Liu et al. revealed increased serum ferritin level in patients (14 patients were treated with classic KD and 11 were treated with medium-chain triglyceride diet) after 4 months KD treatment in a non-randomized prospective study [10]. However, this finding was not statistically significant. In the same study, although insufficient folate intake with the classic KD was determined, no significant changes in RBC folate levels were detected in both diet groups. In our study, consistent with the study of Liu et al., an increase in serum ferritin levels was observed over time and this change was not significant. We analyzed serum folic acid levels and no significant change was determined. Kang et al. [13] assessed 129 patients who were treated with KD for intractable epilepsy, and they revealed iron deficiency anemia in 2 patients (1.6%) with the KD treatment. In our study, we did not detect iron deficiency anemia in any patient, and no effect of KD on serum iron level was revealed.

There is no study that investigates the vitamin B12 status of patients treated with KD. In our study, we determined that decrease in vitamin B12 level at Month 6 of KD treatment was not significant.
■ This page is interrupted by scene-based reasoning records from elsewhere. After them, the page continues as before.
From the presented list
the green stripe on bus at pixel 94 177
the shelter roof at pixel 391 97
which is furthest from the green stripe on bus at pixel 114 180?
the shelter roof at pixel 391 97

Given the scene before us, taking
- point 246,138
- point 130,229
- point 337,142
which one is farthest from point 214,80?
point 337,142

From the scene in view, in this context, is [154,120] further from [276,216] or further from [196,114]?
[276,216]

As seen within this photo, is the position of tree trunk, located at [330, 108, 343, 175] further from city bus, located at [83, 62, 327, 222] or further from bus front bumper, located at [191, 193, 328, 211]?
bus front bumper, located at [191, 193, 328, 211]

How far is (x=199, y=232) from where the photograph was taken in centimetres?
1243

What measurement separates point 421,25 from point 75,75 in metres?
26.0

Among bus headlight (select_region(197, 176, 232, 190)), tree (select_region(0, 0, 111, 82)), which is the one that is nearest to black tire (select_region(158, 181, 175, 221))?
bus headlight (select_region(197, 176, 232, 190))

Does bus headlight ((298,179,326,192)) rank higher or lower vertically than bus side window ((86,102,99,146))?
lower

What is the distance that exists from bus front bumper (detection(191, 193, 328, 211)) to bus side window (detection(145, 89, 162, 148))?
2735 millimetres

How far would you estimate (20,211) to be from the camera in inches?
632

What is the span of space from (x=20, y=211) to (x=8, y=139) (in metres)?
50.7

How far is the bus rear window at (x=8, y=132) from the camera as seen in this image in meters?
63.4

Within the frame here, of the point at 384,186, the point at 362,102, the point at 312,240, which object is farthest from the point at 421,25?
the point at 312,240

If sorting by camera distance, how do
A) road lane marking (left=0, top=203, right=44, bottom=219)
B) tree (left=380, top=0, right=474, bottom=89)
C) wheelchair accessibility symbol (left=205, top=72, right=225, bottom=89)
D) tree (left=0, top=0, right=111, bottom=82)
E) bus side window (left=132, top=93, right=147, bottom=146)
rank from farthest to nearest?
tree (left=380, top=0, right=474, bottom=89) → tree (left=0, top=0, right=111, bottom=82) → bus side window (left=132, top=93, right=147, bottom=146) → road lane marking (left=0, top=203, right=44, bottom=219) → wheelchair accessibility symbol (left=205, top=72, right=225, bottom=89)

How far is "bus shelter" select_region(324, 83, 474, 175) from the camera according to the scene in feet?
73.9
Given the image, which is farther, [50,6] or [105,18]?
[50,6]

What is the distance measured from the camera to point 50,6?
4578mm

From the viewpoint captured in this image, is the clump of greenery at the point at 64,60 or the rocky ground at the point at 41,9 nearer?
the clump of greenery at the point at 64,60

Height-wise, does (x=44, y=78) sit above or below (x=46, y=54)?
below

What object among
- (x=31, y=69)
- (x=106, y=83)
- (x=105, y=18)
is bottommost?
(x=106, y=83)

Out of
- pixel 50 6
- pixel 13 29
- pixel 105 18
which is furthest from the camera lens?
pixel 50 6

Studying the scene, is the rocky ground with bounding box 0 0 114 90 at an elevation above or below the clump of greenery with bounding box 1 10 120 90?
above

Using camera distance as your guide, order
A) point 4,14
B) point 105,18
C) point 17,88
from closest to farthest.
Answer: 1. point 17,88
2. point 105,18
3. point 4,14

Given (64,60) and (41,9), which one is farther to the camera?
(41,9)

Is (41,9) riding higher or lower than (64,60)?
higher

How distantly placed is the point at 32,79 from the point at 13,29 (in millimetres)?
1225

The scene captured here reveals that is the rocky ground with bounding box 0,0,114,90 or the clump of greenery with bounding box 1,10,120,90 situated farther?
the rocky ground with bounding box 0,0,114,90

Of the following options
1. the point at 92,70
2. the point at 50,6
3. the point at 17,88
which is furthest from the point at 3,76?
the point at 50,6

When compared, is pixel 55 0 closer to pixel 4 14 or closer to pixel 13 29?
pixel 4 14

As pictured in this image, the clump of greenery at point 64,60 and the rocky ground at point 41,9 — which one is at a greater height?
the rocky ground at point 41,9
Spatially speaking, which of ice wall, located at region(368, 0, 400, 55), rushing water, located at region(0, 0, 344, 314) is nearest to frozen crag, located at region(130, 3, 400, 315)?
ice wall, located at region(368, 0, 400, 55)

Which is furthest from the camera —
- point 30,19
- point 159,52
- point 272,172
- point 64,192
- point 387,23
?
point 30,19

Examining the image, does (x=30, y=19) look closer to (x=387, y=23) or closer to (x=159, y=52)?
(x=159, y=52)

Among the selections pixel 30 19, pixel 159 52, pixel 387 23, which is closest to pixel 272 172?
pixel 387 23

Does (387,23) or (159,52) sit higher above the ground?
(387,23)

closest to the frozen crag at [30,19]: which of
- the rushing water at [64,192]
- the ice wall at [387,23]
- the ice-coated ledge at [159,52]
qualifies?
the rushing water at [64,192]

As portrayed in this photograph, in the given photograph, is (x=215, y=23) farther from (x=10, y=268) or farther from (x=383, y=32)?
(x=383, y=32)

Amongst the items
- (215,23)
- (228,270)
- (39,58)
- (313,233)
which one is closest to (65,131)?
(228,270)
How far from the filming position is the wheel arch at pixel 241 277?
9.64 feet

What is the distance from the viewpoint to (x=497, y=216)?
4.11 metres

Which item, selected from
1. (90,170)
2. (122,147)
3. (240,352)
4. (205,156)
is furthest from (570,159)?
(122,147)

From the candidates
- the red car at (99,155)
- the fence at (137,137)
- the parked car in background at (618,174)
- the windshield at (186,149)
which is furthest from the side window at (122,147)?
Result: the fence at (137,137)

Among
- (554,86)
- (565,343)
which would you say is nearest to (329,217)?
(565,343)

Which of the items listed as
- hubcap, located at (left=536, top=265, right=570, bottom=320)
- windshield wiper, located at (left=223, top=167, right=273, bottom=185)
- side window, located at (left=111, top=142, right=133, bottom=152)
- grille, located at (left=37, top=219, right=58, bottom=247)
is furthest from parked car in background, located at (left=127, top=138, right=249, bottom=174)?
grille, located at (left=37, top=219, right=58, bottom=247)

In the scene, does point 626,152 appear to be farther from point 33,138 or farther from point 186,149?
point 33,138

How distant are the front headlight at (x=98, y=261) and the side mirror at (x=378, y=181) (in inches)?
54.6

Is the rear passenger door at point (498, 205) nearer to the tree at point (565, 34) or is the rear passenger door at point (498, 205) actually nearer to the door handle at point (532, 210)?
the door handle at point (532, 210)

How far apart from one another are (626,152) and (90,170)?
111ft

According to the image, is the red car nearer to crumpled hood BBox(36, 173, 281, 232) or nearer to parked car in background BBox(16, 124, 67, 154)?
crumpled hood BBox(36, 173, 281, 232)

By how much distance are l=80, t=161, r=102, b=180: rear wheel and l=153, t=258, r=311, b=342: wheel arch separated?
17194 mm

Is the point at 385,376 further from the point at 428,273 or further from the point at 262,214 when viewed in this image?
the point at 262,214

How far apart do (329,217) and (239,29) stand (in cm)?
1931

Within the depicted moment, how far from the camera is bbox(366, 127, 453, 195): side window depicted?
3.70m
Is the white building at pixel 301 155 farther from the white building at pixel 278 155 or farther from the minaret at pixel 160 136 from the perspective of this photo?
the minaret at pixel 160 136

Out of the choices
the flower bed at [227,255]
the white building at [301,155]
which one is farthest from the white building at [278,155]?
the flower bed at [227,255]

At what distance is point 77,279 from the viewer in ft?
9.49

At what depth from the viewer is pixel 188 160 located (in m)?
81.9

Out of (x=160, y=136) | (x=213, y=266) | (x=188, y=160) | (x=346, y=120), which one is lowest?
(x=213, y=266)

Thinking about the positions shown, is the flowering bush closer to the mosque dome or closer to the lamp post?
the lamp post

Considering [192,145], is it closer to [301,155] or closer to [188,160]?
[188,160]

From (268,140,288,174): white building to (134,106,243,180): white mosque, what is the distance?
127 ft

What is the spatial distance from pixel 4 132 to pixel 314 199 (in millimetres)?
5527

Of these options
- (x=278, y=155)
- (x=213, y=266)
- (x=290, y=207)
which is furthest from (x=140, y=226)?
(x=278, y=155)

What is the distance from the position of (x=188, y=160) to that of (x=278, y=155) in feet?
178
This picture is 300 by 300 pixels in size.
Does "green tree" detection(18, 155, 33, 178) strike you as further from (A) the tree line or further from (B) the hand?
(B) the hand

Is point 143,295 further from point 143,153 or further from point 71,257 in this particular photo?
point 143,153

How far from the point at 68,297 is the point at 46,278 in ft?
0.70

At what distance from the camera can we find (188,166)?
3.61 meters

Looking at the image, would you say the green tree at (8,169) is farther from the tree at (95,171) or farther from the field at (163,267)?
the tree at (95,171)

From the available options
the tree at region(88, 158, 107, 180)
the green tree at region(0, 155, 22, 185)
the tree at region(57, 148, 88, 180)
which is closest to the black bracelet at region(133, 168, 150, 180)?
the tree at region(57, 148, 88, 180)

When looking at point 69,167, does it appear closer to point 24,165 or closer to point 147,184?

Interestingly, at month 12 of treatment, we revealed an elevation in serum vitamin B12 levels of patients and this change was statistically significant compared to Month 6 vitamin B12 level. Volpe et al. reported that children with intractable epilepsy have lower vitamin B12 intake, as well as other vitamins and minerals [14]. Furthermore, Bertoli et al. determined a decreased nutrient intake of iron in children with refractory epilepsy [15]. We speculate that intractable seizures, postictal periods, and side effects of antiepileptic drugs decrease the wake time of children and may lead to a decreased food intake and negatively affect the vitamin and mineral status. Seizure reductions with the KD treatment and decrease in the number of antiepileptic drugs may have a positive effect on wake time and nutrition status of patients. In our patients, elevation of hemoglobin, hematocrit, ferritin, and vitamin B12 levels without any vitamin and mineral supplementation may be the result of well-fed children with well-structured KD. Furthermore, in clinical follow-up, decrease in the ratio of KD [fat/(protein plus carbohydrate)] may have positively affected the hemoglobin levels by providing more protein than patients previously consumed.

This study has several limitations. First, we retrospectively evaluated only the first year of KD treatment. Secondly, we did not investigate the dietary intake of children before and after KD treatment. Thirdly, low-number of patients limited us to conclude the effect of KD on hematological parameters. Lastly, we cannot exclude the hematological effects of antiepileptic drugs in our patient group.

As a result, we can conclude that KD increases the hemoglobin, hematocrit, MCV, and serum vitamin B12 levels of patients with intractable epilepsy. No adverse effect of KD was determined in hematological parameters. Prospective, multi-center, longitudinal studies are needed to confirm our results.